BENEDETTO
CASANOVA – THE MEMOIRS
We all know the other Casanova, Giacomo,
and it is a funny surprise to discover this Benedetto. The book covers most of
the 18th century, a time when philosophers were trying to open up
their minds to the future and to open up the minds of other people to what had
to be done to let the sun rise. But the book is not that deeply involved with
the philosophical debates of the time. It is more a long book about all kinds
of gossips more than serious history or reflection.
The second element is that
Benedetto has little to do with Giacomo. Officially they don’t even know each
other. Giacomo is a skirt chaser and Benedetto is a pants hunter, in fact more
what is in the pants than the pants themselves. He is heavily descriptive of
all his sexual affairs and who is who in good society. Gossips as I said, along
with explicit scenes of what may happen between two men or more when they meet
intimately.
The third interest is maybe the
best one.

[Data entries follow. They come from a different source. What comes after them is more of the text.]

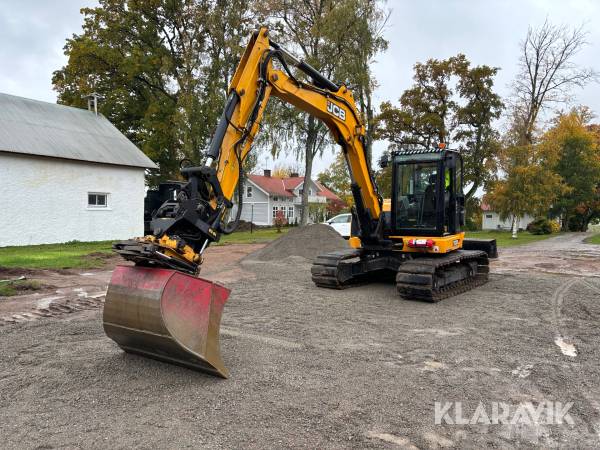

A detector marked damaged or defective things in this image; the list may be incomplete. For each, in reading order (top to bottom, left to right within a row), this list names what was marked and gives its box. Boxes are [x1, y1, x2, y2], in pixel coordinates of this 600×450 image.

rusty bucket [103, 268, 230, 376]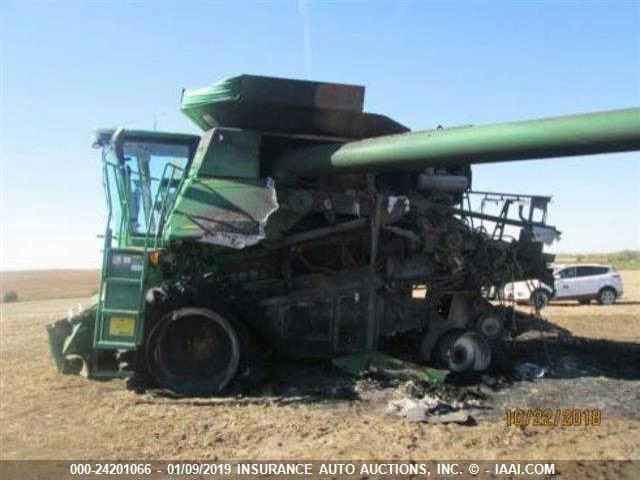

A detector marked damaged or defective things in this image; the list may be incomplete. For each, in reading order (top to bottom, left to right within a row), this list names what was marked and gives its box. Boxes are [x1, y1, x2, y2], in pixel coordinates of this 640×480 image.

burned combine harvester [46, 75, 640, 394]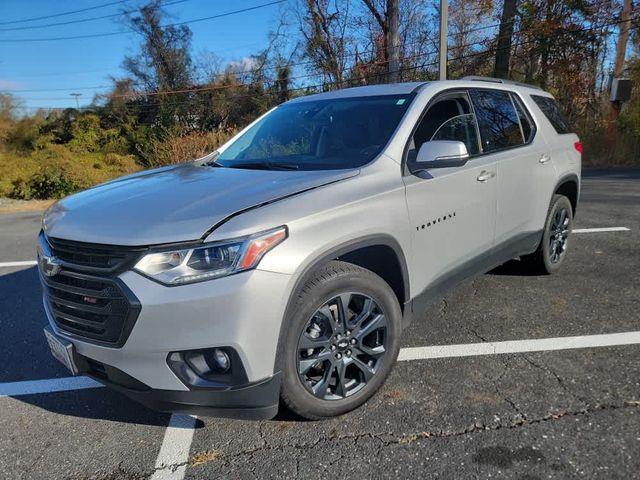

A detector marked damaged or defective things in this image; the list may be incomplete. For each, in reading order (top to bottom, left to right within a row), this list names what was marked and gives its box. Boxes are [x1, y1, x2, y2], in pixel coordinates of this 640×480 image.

cracked pavement [1, 167, 640, 478]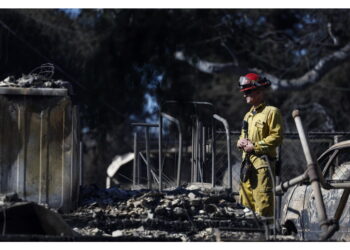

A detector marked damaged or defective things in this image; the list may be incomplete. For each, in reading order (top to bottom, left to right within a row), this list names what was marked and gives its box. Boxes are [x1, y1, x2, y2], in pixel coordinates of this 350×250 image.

rusted metal sheet [0, 87, 79, 212]
burned pipe [292, 111, 330, 236]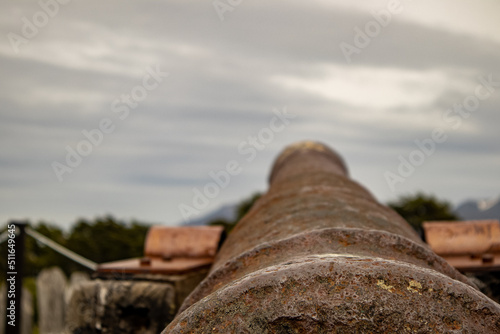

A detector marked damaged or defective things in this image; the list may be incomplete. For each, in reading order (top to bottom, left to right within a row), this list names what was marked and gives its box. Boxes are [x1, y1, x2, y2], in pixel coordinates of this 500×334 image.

corroded metal surface [164, 140, 500, 332]
rusty cannon barrel [165, 142, 500, 334]
corroded metal surface [424, 220, 500, 272]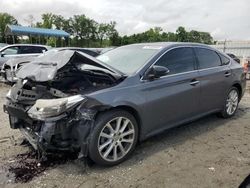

They travel across Europe as if
there were highways in those days and fast trains too. We visit all kinds of
cities though he does not spend much time describing them since he is only
interested in the dominant men he can seduce. Of course he has a long lasting
love affair with a man from Dresden, Carl Anton, and it is this man who will
accompany him in the second half of his adult life and finally to Rome where
the book closes.
The most explicit element is in
fact the very hypocritical duplicity of the people of the church at the top
echelons of power, from the Pope to the bishops. They either take part in all
the partying and gang bang in this life or at least witness and enjoy but
apparently they do not waste too much time chasing the perverts and catching
them.
Here and there some precise details
may be given like the information about the 1750 burning of two homosexuals in
the Place de Grève in Paris.
He even gives their names, Bruno Lenoir and Jean Diot. Apparently it is a
serious case that was vastly commented at the time and was brought up in the
Paris City Council in May 2011 with the demand or wish from the Communists
councilors that a plaque be erected in the neighborhood where they had been
arrested. The book then might be interesting as a testimony about this period
since Benedetto Casanova was a spy for the Pope to follow his brother more or
less incognito who was suspected of being a spy for Venice trying to gather
support for a reunification n of Northern Italy and the inclusion of Papal states
into that project.
The book though is so heavily
impregnated with gay sex and gay exchanges that the historical dimension becomes
light and even doubtful. If you like erotic literature this is the book you can
offer to your partner for Valentine’s Day.